### [Document text]
::::::::::
Blizzard will set starter prices
Blizzard deliberately chose to guarantee prices up front in the game time auctions because they didn’t want players — especially sellers, who have bought the tokens — to walk away disappointed.
“Ultimately, it’s driven by a desire to provide the best and most seamless experience possible,” he said. “The way an auction house works is a really great deal for the buyer in terms of simplicity and convenience. You walk up, there’s a thing for sale, this is the price. You have a very simple choice: Take it or leave it.”
That’s not the case for people who are posting things for auction.
“For the seller, it’s much more fraught with risk,” Hazzikostas said. “I think everyone who’s tried to sell an item on the WoW auction house has probably had the experience of putting something up for sale, logging off, going to bed, coming back and finding out that you’ve been undercut 15 times. Your thing didn’t sell.
“You take it down, you re-list it, the process repeats itself. Eventually, you get frustrated at the fact that this thing hasn’t sold, and you’re like, I’m going to go down 20 percent to 30 percent, and then it sells instantly. Then you have that moment of seller’s remorse.”
That’s acceptable for a random item that a player wants to sell; not so much for a transaction involving real cash, he said.
“That doesn’t sound like a great experience for someone who’s just bought a WoW Token.”
Blizzard will start off by setting a gold price for the tokens in each region and then let supply and demand take over.
“We’re going to look at some things like the current going rate of gold on third-party market sites,” Hazzikostas said — the very sites Blizzard has fought for a decade to shut down. “Clearly that’s an indicator of what demand levels exist.”
::::::::::
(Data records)
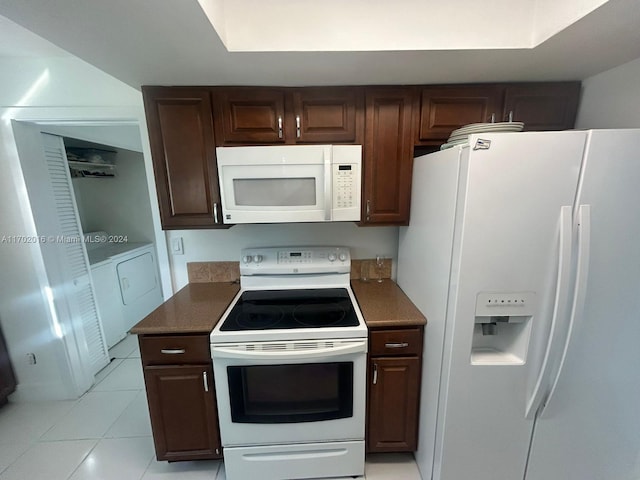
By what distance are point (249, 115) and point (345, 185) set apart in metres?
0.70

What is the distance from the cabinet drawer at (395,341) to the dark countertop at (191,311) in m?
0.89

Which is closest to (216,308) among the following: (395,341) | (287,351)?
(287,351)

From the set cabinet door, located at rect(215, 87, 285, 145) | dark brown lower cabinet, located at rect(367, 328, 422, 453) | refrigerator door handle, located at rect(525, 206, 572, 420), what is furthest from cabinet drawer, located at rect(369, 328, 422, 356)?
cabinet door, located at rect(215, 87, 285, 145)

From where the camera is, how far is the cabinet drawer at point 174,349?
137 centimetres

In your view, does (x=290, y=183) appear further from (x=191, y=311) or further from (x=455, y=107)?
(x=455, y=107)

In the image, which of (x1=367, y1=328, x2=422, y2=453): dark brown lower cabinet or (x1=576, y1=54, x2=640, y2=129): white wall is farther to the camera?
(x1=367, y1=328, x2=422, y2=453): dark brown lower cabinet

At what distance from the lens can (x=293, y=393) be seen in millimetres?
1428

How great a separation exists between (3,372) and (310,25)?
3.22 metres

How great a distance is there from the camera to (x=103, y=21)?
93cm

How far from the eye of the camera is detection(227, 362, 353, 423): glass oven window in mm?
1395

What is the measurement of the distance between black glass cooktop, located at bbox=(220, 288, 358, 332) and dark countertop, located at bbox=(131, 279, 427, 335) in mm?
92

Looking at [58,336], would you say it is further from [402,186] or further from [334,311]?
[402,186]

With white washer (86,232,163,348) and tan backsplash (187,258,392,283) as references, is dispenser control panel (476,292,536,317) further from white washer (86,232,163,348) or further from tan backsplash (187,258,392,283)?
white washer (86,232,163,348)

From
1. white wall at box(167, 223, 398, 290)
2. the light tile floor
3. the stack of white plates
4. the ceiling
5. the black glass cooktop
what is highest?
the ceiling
::::::::::
### [Instructions to follow]
In the article about Blizzard's token auctions, what will Blizzard look at when it sets the starting gold price for the tokens?

### [Response box]
The current going rate of gold on third-party market sites.